Chapter 1 Introduction

In R, the fundamental unit of shareable code is the package. A package bundles together code, data, documentation, and tests, and is easy to share with others. As of June 2019, there were over 14,000 packages available on the Comprehensive R Archive Network, or CRAN, the public clearing house for R packages. This huge variety of packages is one of the reasons that R is so successful: the chances are that someone has already solved a problem that you’re working on, and you can benefit from their work by downloading their package.

If you’re reading this book, you already know how to use packages:

  • You install them from CRAN with install.packages("x").
  • You use them in R with library("x").
  • You get help on them with package?x and help(package = "x").

The goal of this book is to teach you how to develop packages so that you can write your own, not just use other people’s. Why write a package? One compelling reason is that you have code that you want to share with others. Bundling your code into a package makes it easy for other people to use it, because like you, they already know how to use packages. If your code is in a package, any R user can easily download it, install it and learn how to use it.

But packages are useful even if you never share your code. As Hilary Parker says in her introduction to packages: “Seriously, it doesn’t have to be about sharing your code (although that is an added benefit!). It is about saving yourself time.” Organising code in a package makes your life easier because packages come with conventions. For example, you put R code in R/, you put tests in tests/ and you put data in data/. These conventions are helpful because:

  • They save you time — you don’t need to think about the best way to organise a project, you can just follow a template.

  • Standardised conventions lead to standardised tools — if you buy into R’s package conventions, you get many tools for free.

It’s even possible to use packages to structure your data analyses, as described by Marwick, Boettiger, and Mullen in (Marwick, Boettiger, and Mullen 2018a) (Marwick, Boettiger, and Mullen 2018b).

________________________________________

• **Aim of the exercise**
Can you copy the part of the R packages introduction between "Chapter 1 Introduction" and "downloading their package.", inclusive, word for word?

• **Exercise data**
________________________________________

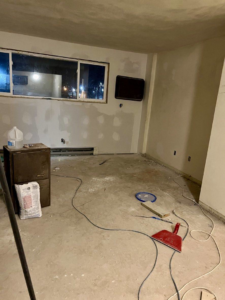A room in progress with drywall repairs and renovation materials, handled by Get It Done in Sioux Falls, SD.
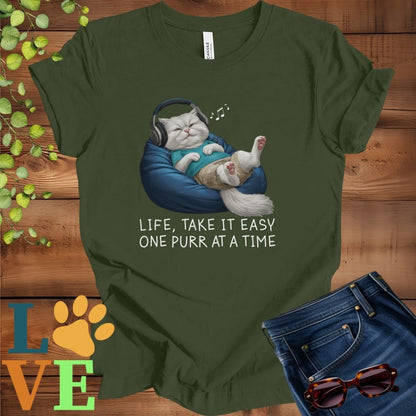 Olive green (military green) t-shirt featuring an anthropomorphic Persian cat relaxing on a bean bag while listening to music through headphones, with the slogan "Life, take it easy. One purr at a time."
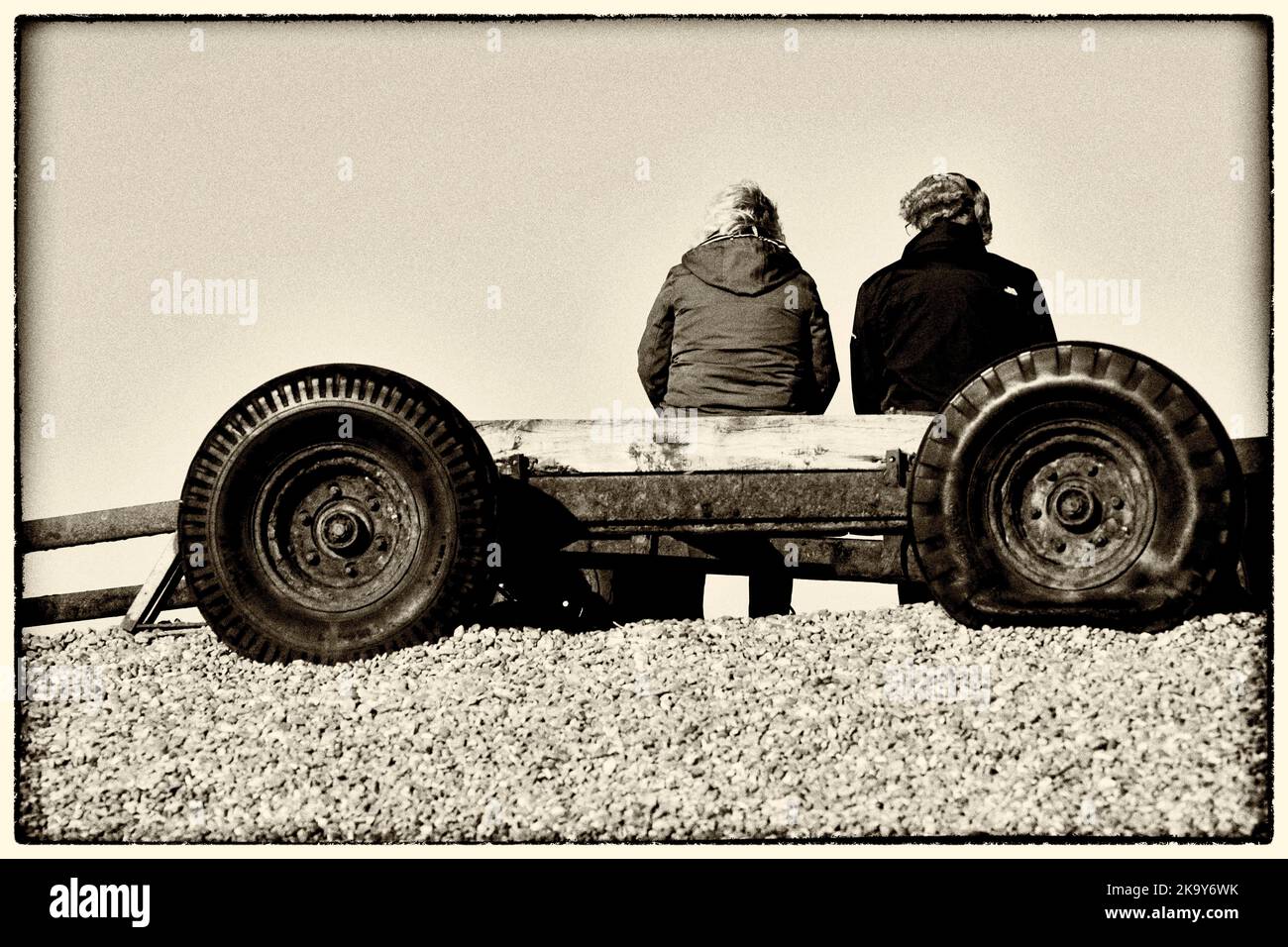 dos personas sentadas en un viejo remolque con neumático desinflado en la playa de guijarros weybourne norfolk england Foto de stock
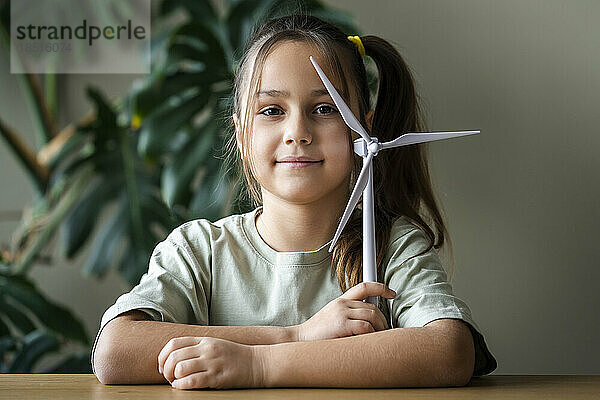 Girl with wind turbine model sitting at table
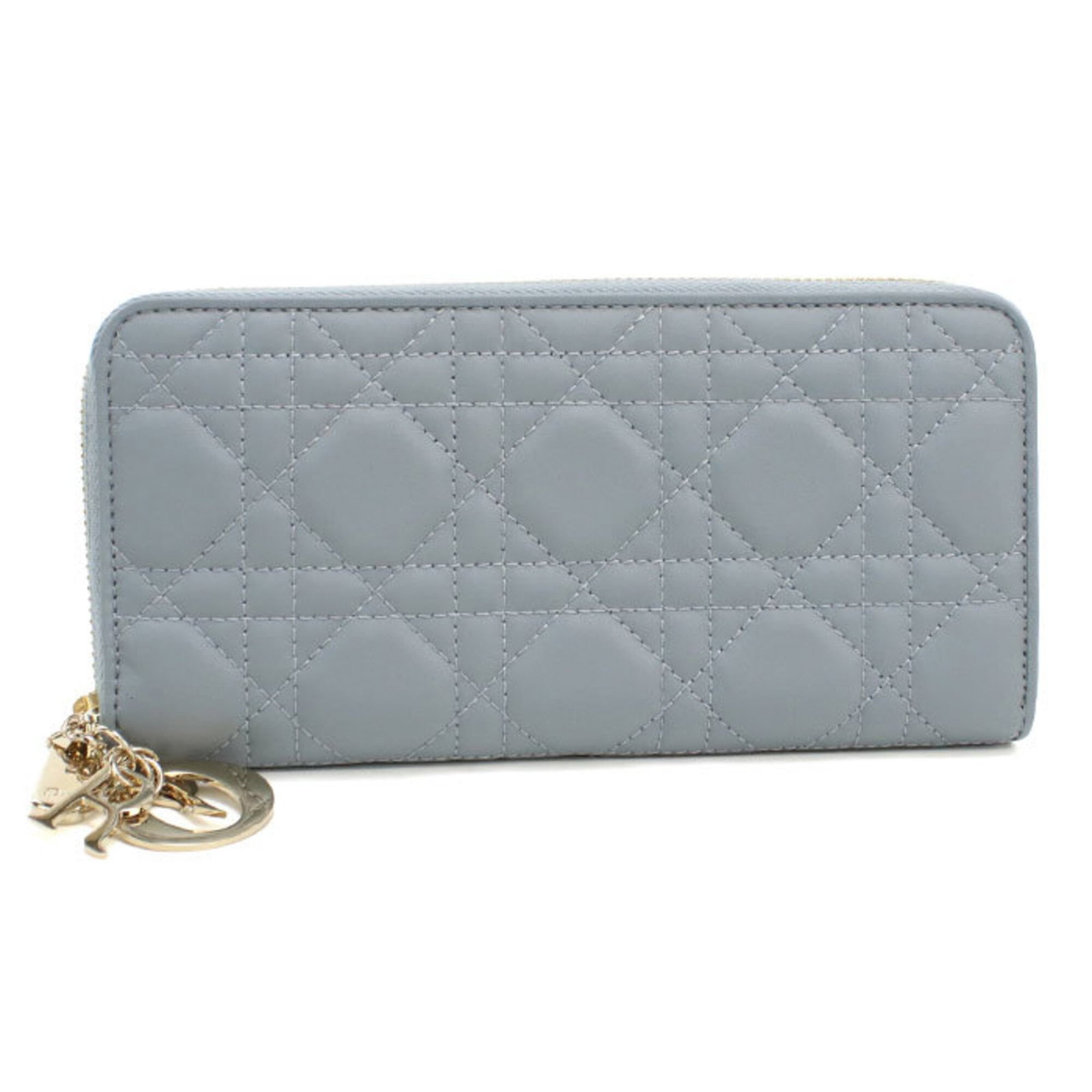 Long Leather Christian Dior Bi Fold Wallet: Long Leather Christian Dior Bi Fold Wallet This luxurious Long Leather Christian Dior Bi Fold Wallet is crafted from high-quality lambskin leather, featuring a sleek blue color and classic design.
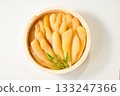A traditional Japanese dish of unbleached and unprocessed herring roe served in a wooden barrel (white background) 133247366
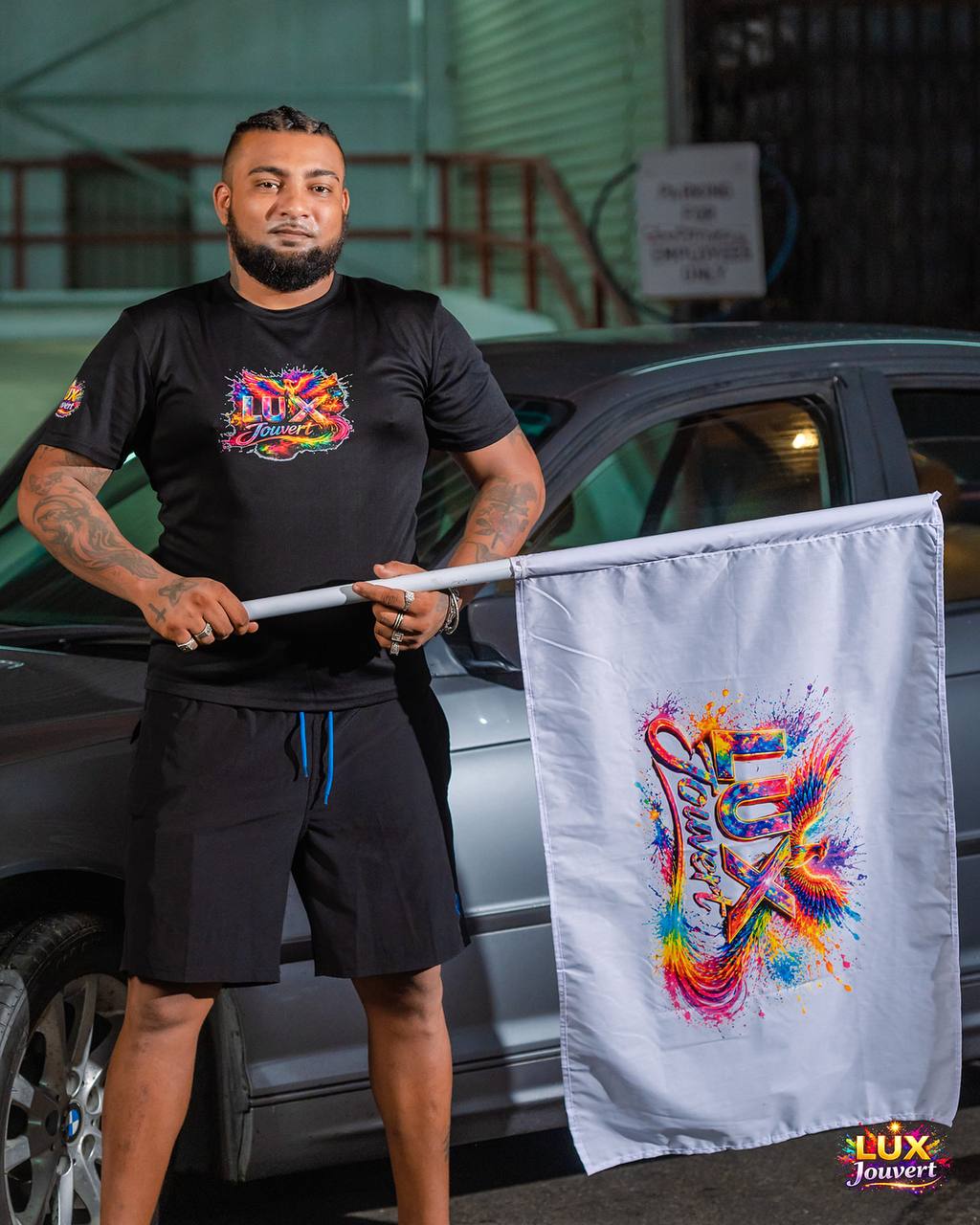 Band rep holding the LUX J'Ouvert phoenix flag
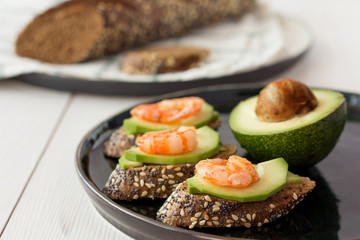 Three open sandwiches with shrimp and avocado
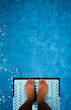 feet on diving board over pool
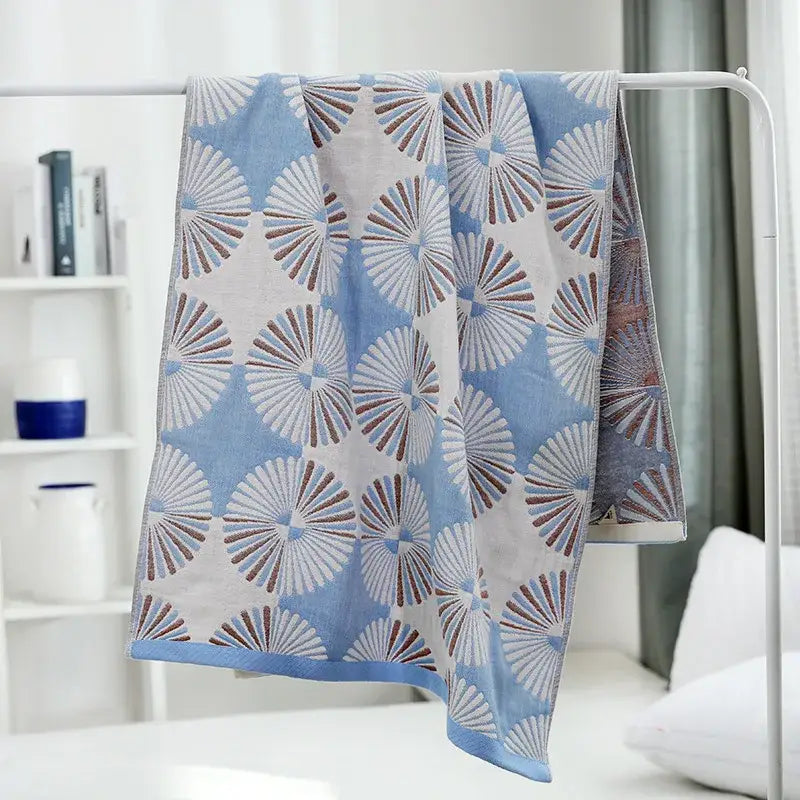A soft light blue and white cotton gauze bath towel with brown and white fan designs from decorbites cotton gauze set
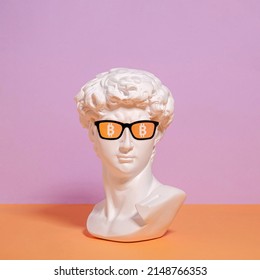 Una estatua de un busto de Roman David con gafas de sol y un símbolo de bitcoin. Blockchain de dinero innovador y criptomoneda en Internet.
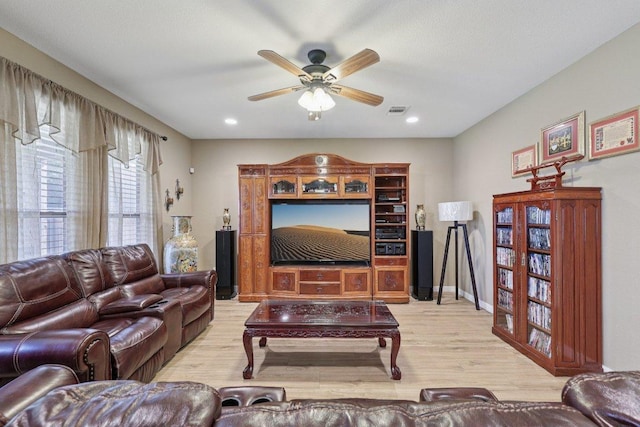 1124 Calla Lily Blvd, Leander, TX 78641 - living room with wood finished floors, a ceiling fan, and recessed lighting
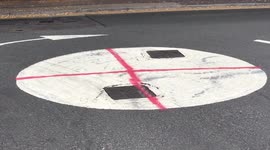 England flag spray-painted on roundabout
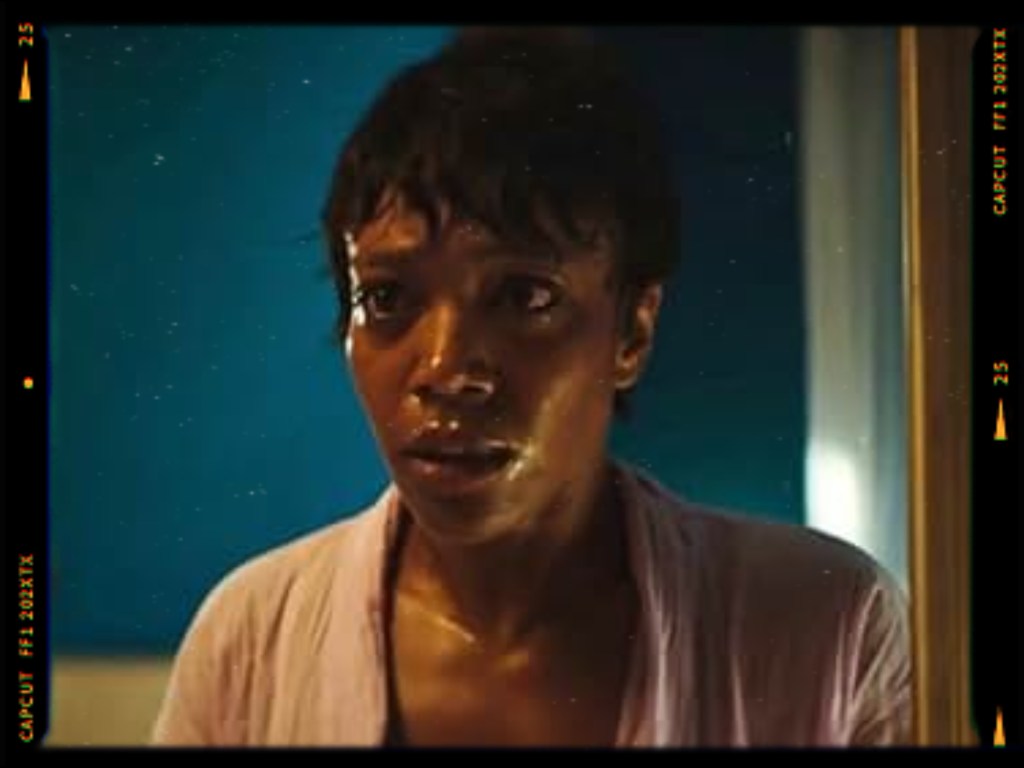 A woman with short hair looks surprised or fearful, wearing a light-colored robe, in a dimly lit room with blue walls.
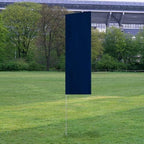 Solid Tall Advertising Flags standing on a grassy field with a background of trees and a large stadium structure.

________________________________________

• **Solution**
Chapter 1 Introduction

In R, the fundamental unit of shareable code is the package. A package bundles together code, data, documentation, and tests, and is easy to share with others. As of June 2019, there were over 14,000 packages available on the Comprehensive R Archive Network, or CRAN, the public clearing house for R packages. This huge variety of packages is one of the reasons that R is so successful: the chances are that someone has already solved a problem that you’re working on, and you can benefit from their work by downloading their package.